Substitute "tan wall" for "beige wall" in the records. Begin at the line that has "What is the straight-line", stop after the line that has "0.08 metres", and reproduce only those lines with nothing else altered.

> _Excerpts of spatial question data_
......

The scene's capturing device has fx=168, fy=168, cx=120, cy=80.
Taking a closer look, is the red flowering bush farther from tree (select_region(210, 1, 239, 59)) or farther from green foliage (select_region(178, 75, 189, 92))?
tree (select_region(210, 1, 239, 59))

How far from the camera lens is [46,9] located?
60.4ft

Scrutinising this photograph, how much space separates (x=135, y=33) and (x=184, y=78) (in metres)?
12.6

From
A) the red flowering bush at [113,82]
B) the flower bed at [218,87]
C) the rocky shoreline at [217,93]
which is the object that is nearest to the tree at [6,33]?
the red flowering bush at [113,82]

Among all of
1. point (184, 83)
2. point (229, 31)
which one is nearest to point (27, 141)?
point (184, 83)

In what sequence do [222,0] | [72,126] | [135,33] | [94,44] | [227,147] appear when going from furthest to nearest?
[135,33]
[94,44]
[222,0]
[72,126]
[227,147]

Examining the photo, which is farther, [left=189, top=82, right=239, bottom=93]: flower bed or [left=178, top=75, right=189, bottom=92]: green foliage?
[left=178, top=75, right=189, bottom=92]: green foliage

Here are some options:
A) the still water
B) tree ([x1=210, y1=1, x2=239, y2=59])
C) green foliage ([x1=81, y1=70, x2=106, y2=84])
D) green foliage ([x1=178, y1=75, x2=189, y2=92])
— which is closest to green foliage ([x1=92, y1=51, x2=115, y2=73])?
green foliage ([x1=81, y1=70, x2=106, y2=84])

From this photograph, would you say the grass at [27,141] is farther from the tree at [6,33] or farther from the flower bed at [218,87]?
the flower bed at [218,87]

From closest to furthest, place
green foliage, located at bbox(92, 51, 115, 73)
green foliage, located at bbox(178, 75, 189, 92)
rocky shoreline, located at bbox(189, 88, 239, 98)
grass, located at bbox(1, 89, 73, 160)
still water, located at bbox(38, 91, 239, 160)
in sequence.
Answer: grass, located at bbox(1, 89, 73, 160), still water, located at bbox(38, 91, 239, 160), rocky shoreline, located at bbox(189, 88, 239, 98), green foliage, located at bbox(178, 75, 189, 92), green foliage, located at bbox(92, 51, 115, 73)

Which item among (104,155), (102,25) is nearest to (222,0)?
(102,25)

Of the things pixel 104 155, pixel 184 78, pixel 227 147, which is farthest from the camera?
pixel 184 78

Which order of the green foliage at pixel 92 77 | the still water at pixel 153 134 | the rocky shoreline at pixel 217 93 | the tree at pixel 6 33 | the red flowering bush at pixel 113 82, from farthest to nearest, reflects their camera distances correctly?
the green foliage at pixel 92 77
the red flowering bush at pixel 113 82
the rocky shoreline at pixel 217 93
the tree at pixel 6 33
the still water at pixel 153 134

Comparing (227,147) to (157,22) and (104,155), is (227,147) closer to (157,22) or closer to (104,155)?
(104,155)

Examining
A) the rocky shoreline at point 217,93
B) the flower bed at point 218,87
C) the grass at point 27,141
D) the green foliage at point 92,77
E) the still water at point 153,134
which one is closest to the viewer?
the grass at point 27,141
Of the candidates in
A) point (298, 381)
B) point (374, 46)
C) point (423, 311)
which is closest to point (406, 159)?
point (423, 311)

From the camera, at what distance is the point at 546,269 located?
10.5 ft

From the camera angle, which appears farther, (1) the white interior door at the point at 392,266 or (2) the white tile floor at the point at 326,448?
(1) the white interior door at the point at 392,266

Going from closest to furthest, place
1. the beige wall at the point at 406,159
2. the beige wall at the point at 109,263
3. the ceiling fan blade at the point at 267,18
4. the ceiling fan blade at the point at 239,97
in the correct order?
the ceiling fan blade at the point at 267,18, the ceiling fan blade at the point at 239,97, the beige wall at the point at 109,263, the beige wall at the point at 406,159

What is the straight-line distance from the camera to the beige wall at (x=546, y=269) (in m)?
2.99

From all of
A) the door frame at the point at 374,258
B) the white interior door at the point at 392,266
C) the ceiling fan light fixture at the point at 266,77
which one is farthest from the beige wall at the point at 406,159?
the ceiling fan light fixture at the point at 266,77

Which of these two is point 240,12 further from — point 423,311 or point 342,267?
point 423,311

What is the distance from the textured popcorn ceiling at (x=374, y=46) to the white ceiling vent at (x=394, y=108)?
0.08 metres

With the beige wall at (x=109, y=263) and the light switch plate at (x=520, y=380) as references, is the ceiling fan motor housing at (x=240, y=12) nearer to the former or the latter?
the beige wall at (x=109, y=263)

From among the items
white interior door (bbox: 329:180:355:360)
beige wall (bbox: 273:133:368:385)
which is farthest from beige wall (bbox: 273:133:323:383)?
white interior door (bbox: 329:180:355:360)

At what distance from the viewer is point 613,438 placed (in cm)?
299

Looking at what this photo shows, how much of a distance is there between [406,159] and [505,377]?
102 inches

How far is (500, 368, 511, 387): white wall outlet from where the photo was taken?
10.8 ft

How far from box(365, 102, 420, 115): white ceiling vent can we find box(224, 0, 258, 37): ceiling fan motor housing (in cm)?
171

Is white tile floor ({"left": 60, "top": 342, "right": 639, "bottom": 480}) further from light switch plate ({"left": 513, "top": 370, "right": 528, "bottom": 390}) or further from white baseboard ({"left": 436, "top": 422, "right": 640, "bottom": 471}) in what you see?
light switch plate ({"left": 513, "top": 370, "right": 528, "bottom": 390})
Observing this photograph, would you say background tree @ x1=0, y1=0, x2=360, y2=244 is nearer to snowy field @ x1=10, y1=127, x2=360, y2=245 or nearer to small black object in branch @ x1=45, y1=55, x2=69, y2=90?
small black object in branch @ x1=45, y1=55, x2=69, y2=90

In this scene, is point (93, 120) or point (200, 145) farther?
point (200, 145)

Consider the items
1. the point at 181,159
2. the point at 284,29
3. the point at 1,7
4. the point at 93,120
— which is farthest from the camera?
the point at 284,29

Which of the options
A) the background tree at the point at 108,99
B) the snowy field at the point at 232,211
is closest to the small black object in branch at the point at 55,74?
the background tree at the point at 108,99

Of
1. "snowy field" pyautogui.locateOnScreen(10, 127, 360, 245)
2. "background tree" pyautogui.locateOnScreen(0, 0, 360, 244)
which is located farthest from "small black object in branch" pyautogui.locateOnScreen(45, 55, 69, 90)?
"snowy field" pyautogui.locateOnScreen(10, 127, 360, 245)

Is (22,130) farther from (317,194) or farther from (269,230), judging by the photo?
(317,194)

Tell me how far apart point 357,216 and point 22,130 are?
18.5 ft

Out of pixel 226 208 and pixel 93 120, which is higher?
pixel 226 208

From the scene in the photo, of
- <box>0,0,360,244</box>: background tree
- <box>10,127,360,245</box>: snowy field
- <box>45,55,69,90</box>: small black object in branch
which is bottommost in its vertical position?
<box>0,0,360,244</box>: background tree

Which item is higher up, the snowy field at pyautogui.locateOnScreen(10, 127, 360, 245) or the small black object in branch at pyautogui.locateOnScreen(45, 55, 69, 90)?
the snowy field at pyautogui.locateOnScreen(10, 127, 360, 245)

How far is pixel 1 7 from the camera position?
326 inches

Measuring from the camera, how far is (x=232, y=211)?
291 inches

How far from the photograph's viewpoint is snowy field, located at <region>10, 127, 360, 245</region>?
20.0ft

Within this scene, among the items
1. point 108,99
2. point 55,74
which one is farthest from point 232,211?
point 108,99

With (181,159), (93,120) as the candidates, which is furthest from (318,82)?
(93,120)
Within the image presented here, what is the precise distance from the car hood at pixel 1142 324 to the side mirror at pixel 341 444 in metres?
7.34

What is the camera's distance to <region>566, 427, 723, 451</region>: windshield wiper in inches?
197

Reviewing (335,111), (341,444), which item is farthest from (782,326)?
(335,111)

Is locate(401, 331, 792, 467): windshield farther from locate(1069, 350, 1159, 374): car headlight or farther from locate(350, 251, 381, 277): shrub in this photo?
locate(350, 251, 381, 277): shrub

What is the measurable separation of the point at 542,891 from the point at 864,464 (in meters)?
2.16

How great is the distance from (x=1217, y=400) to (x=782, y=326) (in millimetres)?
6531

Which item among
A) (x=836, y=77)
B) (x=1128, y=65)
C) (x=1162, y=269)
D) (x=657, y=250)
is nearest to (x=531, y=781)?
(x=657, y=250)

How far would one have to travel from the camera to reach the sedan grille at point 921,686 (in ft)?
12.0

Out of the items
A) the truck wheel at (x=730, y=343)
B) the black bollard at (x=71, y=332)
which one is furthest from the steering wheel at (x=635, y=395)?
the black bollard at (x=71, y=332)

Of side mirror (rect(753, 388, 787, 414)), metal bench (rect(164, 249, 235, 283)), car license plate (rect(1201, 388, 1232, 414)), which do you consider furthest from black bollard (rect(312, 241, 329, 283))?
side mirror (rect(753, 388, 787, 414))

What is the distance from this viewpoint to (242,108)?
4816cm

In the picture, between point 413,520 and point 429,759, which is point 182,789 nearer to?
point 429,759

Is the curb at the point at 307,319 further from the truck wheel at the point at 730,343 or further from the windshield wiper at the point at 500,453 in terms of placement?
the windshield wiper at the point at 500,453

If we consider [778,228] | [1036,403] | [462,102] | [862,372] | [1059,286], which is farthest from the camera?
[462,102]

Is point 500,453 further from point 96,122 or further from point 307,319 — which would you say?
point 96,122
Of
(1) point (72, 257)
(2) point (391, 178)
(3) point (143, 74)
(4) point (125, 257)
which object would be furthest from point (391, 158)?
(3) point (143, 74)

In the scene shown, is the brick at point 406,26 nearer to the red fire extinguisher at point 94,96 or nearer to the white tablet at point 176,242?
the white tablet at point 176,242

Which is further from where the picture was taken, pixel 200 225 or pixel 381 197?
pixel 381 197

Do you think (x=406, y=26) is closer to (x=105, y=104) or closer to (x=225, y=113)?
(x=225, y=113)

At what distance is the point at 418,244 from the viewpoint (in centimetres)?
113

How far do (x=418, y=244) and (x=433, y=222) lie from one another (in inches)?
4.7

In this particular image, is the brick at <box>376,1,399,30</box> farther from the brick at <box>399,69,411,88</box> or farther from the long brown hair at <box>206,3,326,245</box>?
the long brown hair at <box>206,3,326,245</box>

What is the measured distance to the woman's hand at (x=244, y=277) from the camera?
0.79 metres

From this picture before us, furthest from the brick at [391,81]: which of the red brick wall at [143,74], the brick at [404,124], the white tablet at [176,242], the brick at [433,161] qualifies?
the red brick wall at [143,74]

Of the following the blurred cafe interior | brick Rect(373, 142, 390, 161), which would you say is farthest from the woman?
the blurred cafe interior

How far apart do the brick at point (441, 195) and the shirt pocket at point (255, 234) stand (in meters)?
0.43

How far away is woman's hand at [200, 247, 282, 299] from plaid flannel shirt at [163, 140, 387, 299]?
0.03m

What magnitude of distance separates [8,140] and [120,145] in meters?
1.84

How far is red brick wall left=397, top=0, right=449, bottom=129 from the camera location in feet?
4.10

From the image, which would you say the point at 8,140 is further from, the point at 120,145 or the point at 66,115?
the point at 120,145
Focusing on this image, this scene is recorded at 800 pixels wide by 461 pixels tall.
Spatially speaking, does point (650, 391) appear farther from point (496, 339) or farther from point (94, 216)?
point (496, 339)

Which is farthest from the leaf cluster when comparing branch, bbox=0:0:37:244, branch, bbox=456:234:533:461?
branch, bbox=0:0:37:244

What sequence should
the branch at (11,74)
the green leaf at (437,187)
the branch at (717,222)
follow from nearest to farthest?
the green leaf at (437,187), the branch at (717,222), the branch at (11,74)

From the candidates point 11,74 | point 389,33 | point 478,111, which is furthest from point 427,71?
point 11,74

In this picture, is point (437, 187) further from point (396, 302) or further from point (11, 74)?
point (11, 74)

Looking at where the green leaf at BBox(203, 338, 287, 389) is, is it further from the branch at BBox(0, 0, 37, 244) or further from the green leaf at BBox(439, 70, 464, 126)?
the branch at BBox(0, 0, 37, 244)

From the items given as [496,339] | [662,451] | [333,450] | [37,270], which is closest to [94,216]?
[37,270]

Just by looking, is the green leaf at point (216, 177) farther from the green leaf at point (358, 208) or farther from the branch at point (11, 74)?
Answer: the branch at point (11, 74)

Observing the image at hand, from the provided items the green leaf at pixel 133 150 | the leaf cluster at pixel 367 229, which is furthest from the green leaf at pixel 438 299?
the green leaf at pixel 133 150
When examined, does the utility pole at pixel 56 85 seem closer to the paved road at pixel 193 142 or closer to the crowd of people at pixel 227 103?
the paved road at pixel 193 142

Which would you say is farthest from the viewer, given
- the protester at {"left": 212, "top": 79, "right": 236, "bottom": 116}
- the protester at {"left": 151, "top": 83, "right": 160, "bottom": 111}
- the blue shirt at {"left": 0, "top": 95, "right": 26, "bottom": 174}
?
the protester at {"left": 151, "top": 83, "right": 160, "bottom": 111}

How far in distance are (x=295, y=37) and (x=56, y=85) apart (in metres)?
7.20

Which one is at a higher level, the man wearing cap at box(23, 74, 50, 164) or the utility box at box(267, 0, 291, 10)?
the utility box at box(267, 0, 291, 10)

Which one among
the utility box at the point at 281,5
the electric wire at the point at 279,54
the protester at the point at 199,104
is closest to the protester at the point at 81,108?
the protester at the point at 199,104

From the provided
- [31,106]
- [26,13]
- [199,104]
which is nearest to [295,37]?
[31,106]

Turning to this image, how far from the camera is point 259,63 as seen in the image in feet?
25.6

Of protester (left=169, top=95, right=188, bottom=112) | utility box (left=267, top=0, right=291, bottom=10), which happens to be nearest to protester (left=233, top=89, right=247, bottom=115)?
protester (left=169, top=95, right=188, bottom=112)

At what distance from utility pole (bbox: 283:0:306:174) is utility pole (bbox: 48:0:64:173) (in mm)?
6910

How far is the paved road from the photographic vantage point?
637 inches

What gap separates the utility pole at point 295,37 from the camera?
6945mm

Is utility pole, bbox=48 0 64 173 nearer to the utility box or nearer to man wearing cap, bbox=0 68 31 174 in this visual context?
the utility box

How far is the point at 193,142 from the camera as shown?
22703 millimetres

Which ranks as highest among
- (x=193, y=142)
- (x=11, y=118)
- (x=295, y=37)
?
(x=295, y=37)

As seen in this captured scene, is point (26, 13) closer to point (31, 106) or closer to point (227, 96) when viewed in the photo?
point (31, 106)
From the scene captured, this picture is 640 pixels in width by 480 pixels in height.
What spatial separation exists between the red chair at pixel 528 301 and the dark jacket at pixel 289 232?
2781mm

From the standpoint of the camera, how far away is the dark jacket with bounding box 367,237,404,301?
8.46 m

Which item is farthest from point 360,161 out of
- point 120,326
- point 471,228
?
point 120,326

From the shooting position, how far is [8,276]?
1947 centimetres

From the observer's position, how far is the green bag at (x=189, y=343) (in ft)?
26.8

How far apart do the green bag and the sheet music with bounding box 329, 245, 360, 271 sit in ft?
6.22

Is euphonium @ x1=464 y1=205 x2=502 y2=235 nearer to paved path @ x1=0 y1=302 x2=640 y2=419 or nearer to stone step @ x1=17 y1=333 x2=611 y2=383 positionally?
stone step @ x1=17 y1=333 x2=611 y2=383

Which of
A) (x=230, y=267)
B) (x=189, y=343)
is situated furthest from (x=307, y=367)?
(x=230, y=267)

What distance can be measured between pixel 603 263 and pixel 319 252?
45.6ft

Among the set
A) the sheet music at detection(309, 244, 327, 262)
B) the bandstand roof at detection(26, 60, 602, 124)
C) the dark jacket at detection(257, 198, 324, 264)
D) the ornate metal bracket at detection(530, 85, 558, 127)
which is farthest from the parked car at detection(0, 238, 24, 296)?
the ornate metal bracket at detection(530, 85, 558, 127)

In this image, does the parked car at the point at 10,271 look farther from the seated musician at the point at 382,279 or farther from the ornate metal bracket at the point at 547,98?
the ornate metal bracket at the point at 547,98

......

> _Reply to the task_
What is the straight-line distance from the camera to the tan wall at (x=546, y=269) (in m)?
2.99

From all of
A) the door frame at the point at 374,258
B) the white interior door at the point at 392,266
C) the ceiling fan light fixture at the point at 266,77
which one is farthest from the tan wall at the point at 406,159?
the ceiling fan light fixture at the point at 266,77

Which of these two is point 240,12 further from — point 423,311 or point 342,267?
point 423,311

What is the distance from the textured popcorn ceiling at (x=374, y=46) to the white ceiling vent at (x=394, y=108)?
0.08 metres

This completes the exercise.